PROBLEM REQUIREMENTS: Leaving out every picture, quote the data below exactly as it appears.

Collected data
Start of Block
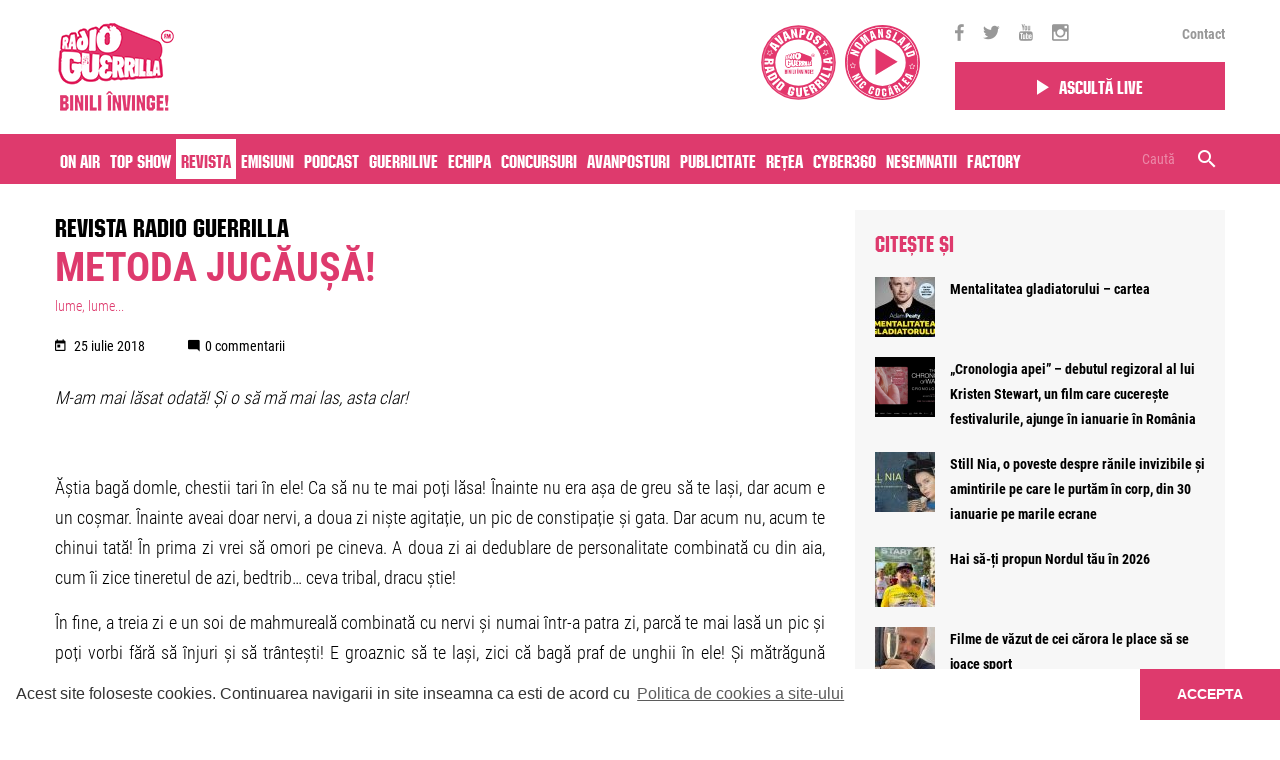

--- FILE ---
content_type: text/css
request_url: https://guerrillaradio.b-cdn.net/wp-content/plugins/kk-star-ratings/public/css/kk-star-ratings.css?v=1.2&ver=4.2.0
body_size: 382
content:
.kk-star-ratings {
    display: -webkit-inline-box !important;
    display: -webkit-inline-flex !important;
    display: -ms-inline-flexbox !important;
    display: inline-flex !important;
    -webkit-box-align: center;
    -webkit-align-items: center;
    -ms-flex-align: center;
    align-items: center;
    vertical-align: text-top;
}

.kk-star-ratings.kksr-valign-top {
    margin-bottom: 2rem;
    display: -webkit-box !important;
    display: -webkit-flex !important;
    display: -ms-flexbox !important;
    display: flex !important;
}

.kk-star-ratings.kksr-valign-bottom {
    margin-top: 2rem;
    display: -webkit-box !important;
    display: -webkit-flex !important;
    display: -ms-flexbox !important;
    display: flex !important;
}

.kk-star-ratings.kksr-align-left {
    -webkit-box-pack: flex-start;
    -webkit-justify-content: flex-start;
    -ms-flex-pack: flex-start;
    justify-content: flex-start;
}

.kk-star-ratings.kksr-align-center {
    -webkit-box-pack: center;
    -webkit-justify-content: center;
    -ms-flex-pack: center;
    justify-content: center;
}

.kk-star-ratings.kksr-align-right {
    -webkit-box-pack: flex-end;
    -webkit-justify-content: flex-end;
    -ms-flex-pack: flex-end;
    justify-content: flex-end;
}

.kk-star-ratings .kksr-muted {
    opacity: .5;
}

.kk-star-ratings .kksr-stars {
    /* display: flex; */
    position: relative;
}

.kk-star-ratings .kksr-stars .kksr-stars-active,
.kk-star-ratings .kksr-stars .kksr-stars-inactive {
    display: flex;
}

.kk-star-ratings .kksr-stars .kksr-stars-active {
    overflow: hidden;
    position: absolute;
    top: 0;
    left: 0;
}

.kk-star-ratings .kksr-stars .kksr-star {
    /* display: inline-flex; */
    cursor: pointer;
    margin-right: 0px;
}

.kk-star-ratings.kksr-disabled .kksr-stars .kksr-star {
    cursor: default;
}

.kk-star-ratings .kksr-stars .kksr-star .kksr-icon {
    /* fill: currentColor;
    stroke: currentColor; */
    transition: .3s all;
}

/* Images */

.kk-star-ratings:not(.kksr-disabled) .kksr-stars:hover .kksr-stars-active {
    width: 0 !important;
}

.kk-star-ratings .kksr-stars .kksr-star .kksr-icon,
.kk-star-ratings:not(.kksr-disabled) .kksr-stars .kksr-star:hover ~ .kksr-star .kksr-icon {
    background-image: url("../svg/inactive.svg?v=1.2");
}

.kk-star-ratings .kksr-stars .kksr-stars-active .kksr-star .kksr-icon {
    background-image: url("../svg/active.svg");
}

.kk-star-ratings.kksr-disabled .kksr-stars .kksr-stars-active .kksr-star .kksr-icon,
.kk-star-ratings:not(.kksr-disabled) .kksr-stars:hover .kksr-star .kksr-icon {
    background-image: url("../svg/selected.svg?v=1.2");
}

.kk-star-ratings .kksr-legend {
    margin-left: .75rem;
    margin-right: .75rem;
    font-size: 90%;
    opacity: .8;
    line-height: 1;
}

/* RTL */

[dir="rtl"] .kk-star-ratings .kksr-stars .kksr-stars-active {
    left: auto;
    right: 0;
}

[dir="rtl"] .kk-star-ratings .kksr-stars .kksr-star {
    margin-left: 0px;
    margin-right: 0;
}


--- FILE ---
content_type: text/javascript;charset=utf-8
request_url: https://id.cxense.com/public/user/id?json=%7B%22identities%22%3A%5B%7B%22type%22%3A%22ckp%22%2C%22id%22%3A%22mkhxiulr2k5fj0st%22%7D%2C%7B%22type%22%3A%22lst%22%2C%22id%22%3A%2227khpjp25u8de32oa0z9z142b0%22%7D%2C%7B%22type%22%3A%22cst%22%2C%22id%22%3A%2227khpjp25u8de32oa0z9z142b0%22%7D%5D%7D&callback=cXJsonpCB2
body_size: 204
content:
/**/
cXJsonpCB2({"httpStatus":200,"response":{"userId":"cx:z03zjbl64ys242hmsuhudkfy:1g3e0pko40ihu","newUser":false}})

--- FILE ---
content_type: text/javascript;charset=utf-8
request_url: https://p1cluster.cxense.com/p1.js
body_size: 99
content:
cX.library.onP1('27khpjp25u8de32oa0z9z142b0');
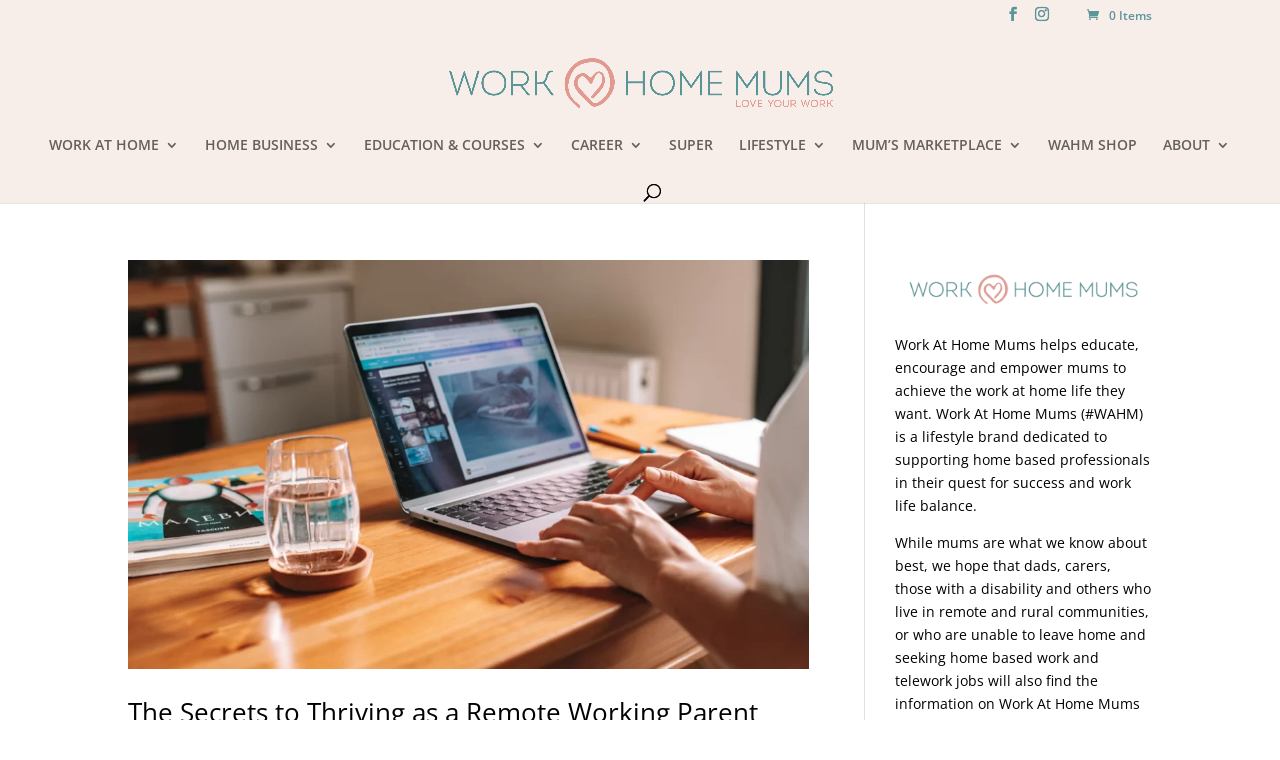

--- FILE ---
content_type: text/html; charset=utf-8
request_url: https://www.google.com/recaptcha/api2/aframe
body_size: 184
content:
<!DOCTYPE HTML><html><head><meta http-equiv="content-type" content="text/html; charset=UTF-8"></head><body><script nonce="K91bQjDJ8V-4C8r8VqCvGg">/** Anti-fraud and anti-abuse applications only. See google.com/recaptcha */ try{var clients={'sodar':'https://pagead2.googlesyndication.com/pagead/sodar?'};window.addEventListener("message",function(a){try{if(a.source===window.parent){var b=JSON.parse(a.data);var c=clients[b['id']];if(c){var d=document.createElement('img');d.src=c+b['params']+'&rc='+(localStorage.getItem("rc::a")?sessionStorage.getItem("rc::b"):"");window.document.body.appendChild(d);sessionStorage.setItem("rc::e",parseInt(sessionStorage.getItem("rc::e")||0)+1);localStorage.setItem("rc::h",'1768887207212');}}}catch(b){}});window.parent.postMessage("_grecaptcha_ready", "*");}catch(b){}</script></body></html>

--- FILE ---
content_type: text/css
request_url: https://www.workathomemums.com.au/wp-content/themes/Divi-child-theme-01/style.css?ver=4.27.4
body_size: -207
content:
/*
Theme Name: Divi Child 01
Theme URI: 
Description: Child 01 theme for the Divi theme
Author: <a href="http://www.elegantthemes.com">Elegant Themes</a>
Author URI: 
Template: Divi
Version: 3.0.62
*/

/* Generated by Orbisius Child Theme Creator (http://orbisius.com/products/wordpress-plugins/orbisius-child-theme-creator/) on Wed, 12 Jul 2017 05:47:18 +0000 */ 
/* The plugin now uses the recommended approach for loading the css files.*/

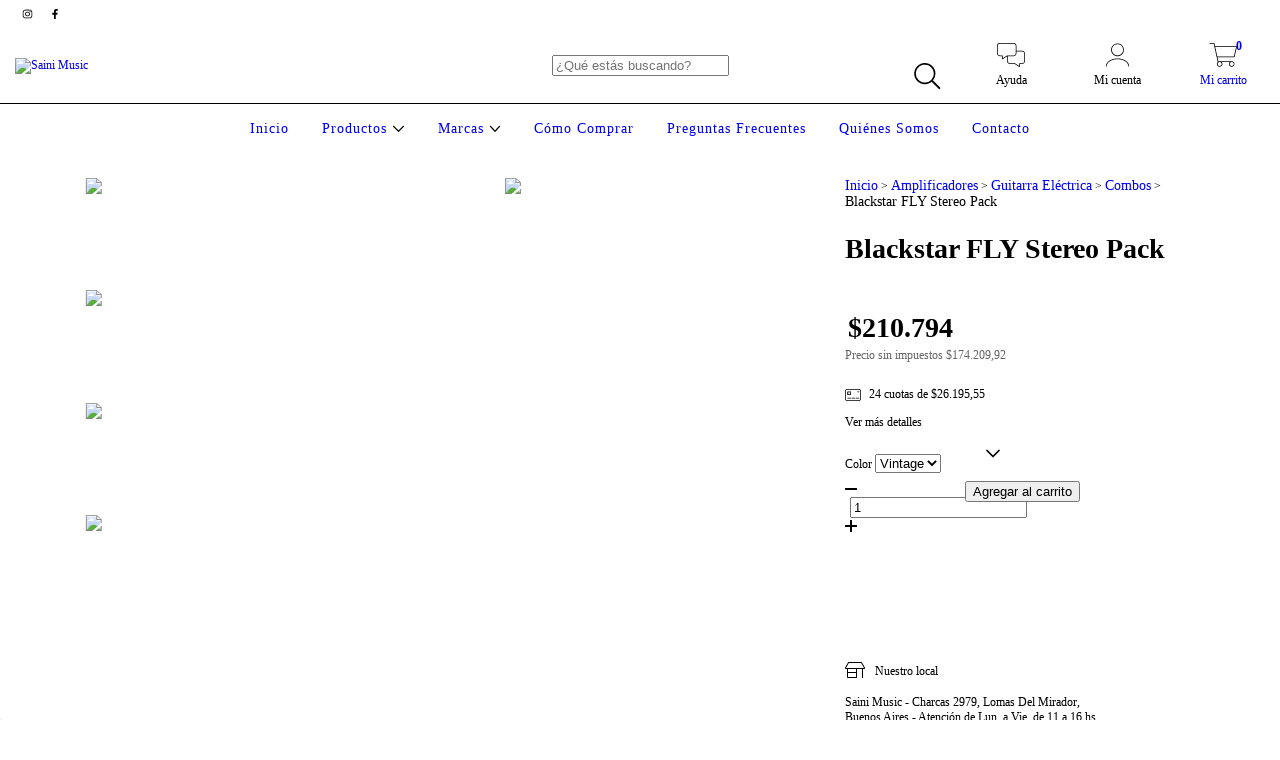

--- FILE ---
content_type: text/plain
request_url: https://www.google-analytics.com/j/collect?v=1&_v=j102&a=1704896188&t=pageview&_s=1&dl=https%3A%2F%2Fsainimusic.com.ar%2Fproductos%2Fblackstar-fly-stereo-pack-combo-stereo-6-watts%2F&ul=en-us%40posix&dt=Blackstar%20FLY%20Stereo%20Pack&sr=1280x720&vp=1280x720&_u=aGBAgEIJAAAAACAMI~&jid=1656624847&gjid=1427990286&cid=1685850982.1762835330&tid=UA-196831622-1&_gid=1602322945.1762835330&_slc=1&pa=detail&pr1id=88525874&pr1nm=Blackstar%20FLY%20Stereo%20Pack&pr1ps=1&z=2031653938
body_size: -451
content:
2,cG-W10BJ51TPX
End of Block
ANSWER BELOW:
--- FILE ---
content_type: text/css
request_url: https://guerrillaradio.b-cdn.net/wp-content/plugins/kk-star-ratings/public/css/kk-star-ratings.css?v=1.2&ver=4.2.0
body_size: 382
content:
.kk-star-ratings {
    display: -webkit-inline-box !important;
    display: -webkit-inline-flex !important;
    display: -ms-inline-flexbox !important;
    display: inline-flex !important;
    -webkit-box-align: center;
    -webkit-align-items: center;
    -ms-flex-align: center;
    align-items: center;
    vertical-align: text-top;
}

.kk-star-ratings.kksr-valign-top {
    margin-bottom: 2rem;
    display: -webkit-box !important;
    display: -webkit-flex !important;
    display: -ms-flexbox !important;
    display: flex !important;
}

.kk-star-ratings.kksr-valign-bottom {
    margin-top: 2rem;
    display: -webkit-box !important;
    display: -webkit-flex !important;
    display: -ms-flexbox !important;
    display: flex !important;
}

.kk-star-ratings.kksr-align-left {
    -webkit-box-pack: flex-start;
    -webkit-justify-content: flex-start;
    -ms-flex-pack: flex-start;
    justify-content: flex-start;
}

.kk-star-ratings.kksr-align-center {
    -webkit-box-pack: center;
    -webkit-justify-content: center;
    -ms-flex-pack: center;
    justify-content: center;
}

.kk-star-ratings.kksr-align-right {
    -webkit-box-pack: flex-end;
    -webkit-justify-content: flex-end;
    -ms-flex-pack: flex-end;
    justify-content: flex-end;
}

.kk-star-ratings .kksr-muted {
    opacity: .5;
}

.kk-star-ratings .kksr-stars {
    /* display: flex; */
    position: relative;
}

.kk-star-ratings .kksr-stars .kksr-stars-active,
.kk-star-ratings .kksr-stars .kksr-stars-inactive {
    display: flex;
}

.kk-star-ratings .kksr-stars .kksr-stars-active {
    overflow: hidden;
    position: absolute;
    top: 0;
    left: 0;
}

.kk-star-ratings .kksr-stars .kksr-star {
    /* display: inline-flex; */
    cursor: pointer;
    margin-right: 0px;
}

.kk-star-ratings.kksr-disabled .kksr-stars .kksr-star {
    cursor: default;
}

.kk-star-ratings .kksr-stars .kksr-star .kksr-icon {
    /* fill: currentColor;
    stroke: currentColor; */
    transition: .3s all;
}

/* Images */

.kk-star-ratings:not(.kksr-disabled) .kksr-stars:hover .kksr-stars-active {
    width: 0 !important;
}

.kk-star-ratings .kksr-stars .kksr-star .kksr-icon,
.kk-star-ratings:not(.kksr-disabled) .kksr-stars .kksr-star:hover ~ .kksr-star .kksr-icon {
    background-image: url("../svg/inactive.svg?v=1.2");
}

.kk-star-ratings .kksr-stars .kksr-stars-active .kksr-star .kksr-icon {
    background-image: url("../svg/active.svg");
}

.kk-star-ratings.kksr-disabled .kksr-stars .kksr-stars-active .kksr-star .kksr-icon,
.kk-star-ratings:not(.kksr-disabled) .kksr-stars:hover .kksr-star .kksr-icon {
    background-image: url("../svg/selected.svg?v=1.2");
}

.kk-star-ratings .kksr-legend {
    margin-left: .75rem;
    margin-right: .75rem;
    font-size: 90%;
    opacity: .8;
    line-height: 1;
}

/* RTL */

[dir="rtl"] .kk-star-ratings .kksr-stars .kksr-stars-active {
    left: auto;
    right: 0;
}

[dir="rtl"] .kk-star-ratings .kksr-stars .kksr-star {
    margin-left: 0px;
    margin-right: 0;
}


--- FILE ---
content_type: text/javascript;charset=utf-8
request_url: https://id.cxense.com/public/user/id?json=%7B%22identities%22%3A%5B%7B%22type%22%3A%22ckp%22%2C%22id%22%3A%22mkhxiulr2k5fj0st%22%7D%2C%7B%22type%22%3A%22lst%22%2C%22id%22%3A%2227khpjp25u8de32oa0z9z142b0%22%7D%2C%7B%22type%22%3A%22cst%22%2C%22id%22%3A%2227khpjp25u8de32oa0z9z142b0%22%7D%5D%7D&callback=cXJsonpCB2
body_size: 204
content:
/**/
cXJsonpCB2({"httpStatus":200,"response":{"userId":"cx:z03zjbl64ys242hmsuhudkfy:1g3e0pko40ihu","newUser":false}})

--- FILE ---
content_type: text/javascript;charset=utf-8
request_url: https://p1cluster.cxense.com/p1.js
body_size: 99
content:
cX.library.onP1('27khpjp25u8de32oa0z9z142b0');

--- FILE ---
content_type: text/html; charset=utf-8
request_url: https://www.google.com/recaptcha/api2/aframe
body_size: 184
content:
<!DOCTYPE HTML><html><head><meta http-equiv="content-type" content="text/html; charset=UTF-8"></head><body><script nonce="K91bQjDJ8V-4C8r8VqCvGg">/** Anti-fraud and anti-abuse applications only. See google.com/recaptcha */ try{var clients={'sodar':'https://pagead2.googlesyndication.com/pagead/sodar?'};window.addEventListener("message",function(a){try{if(a.source===window.parent){var b=JSON.parse(a.data);var c=clients[b['id']];if(c){var d=document.createElement('img');d.src=c+b['params']+'&rc='+(localStorage.getItem("rc::a")?sessionStorage.getItem("rc::b"):"");window.document.body.appendChild(d);sessionStorage.setItem("rc::e",parseInt(sessionStorage.getItem("rc::e")||0)+1);localStorage.setItem("rc::h",'1768887207212');}}}catch(b){}});window.parent.postMessage("_grecaptcha_ready", "*");}catch(b){}</script></body></html>

--- FILE ---
content_type: text/css
request_url: https://www.workathomemums.com.au/wp-content/themes/Divi-child-theme-01/style.css?ver=4.27.4
body_size: -207
content:
/*
Theme Name: Divi Child 01
Theme URI: 
Description: Child 01 theme for the Divi theme
Author: <a href="http://www.elegantthemes.com">Elegant Themes</a>
Author URI: 
Template: Divi
Version: 3.0.62
*/

/* Generated by Orbisius Child Theme Creator (http://orbisius.com/products/wordpress-plugins/orbisius-child-theme-creator/) on Wed, 12 Jul 2017 05:47:18 +0000 */ 
/* The plugin now uses the recommended approach for loading the css files.*/


--- FILE ---
content_type: text/plain
request_url: https://www.google-analytics.com/j/collect?v=1&_v=j102&a=1704896188&t=pageview&_s=1&dl=https%3A%2F%2Fsainimusic.com.ar%2Fproductos%2Fblackstar-fly-stereo-pack-combo-stereo-6-watts%2F&ul=en-us%40posix&dt=Blackstar%20FLY%20Stereo%20Pack&sr=1280x720&vp=1280x720&_u=aGBAgEIJAAAAACAMI~&jid=1656624847&gjid=1427990286&cid=1685850982.1762835330&tid=UA-196831622-1&_gid=1602322945.1762835330&_slc=1&pa=detail&pr1id=88525874&pr1nm=Blackstar%20FLY%20Stereo%20Pack&pr1ps=1&z=2031653938
body_size: -451
content:
2,cG-W10BJ51TPX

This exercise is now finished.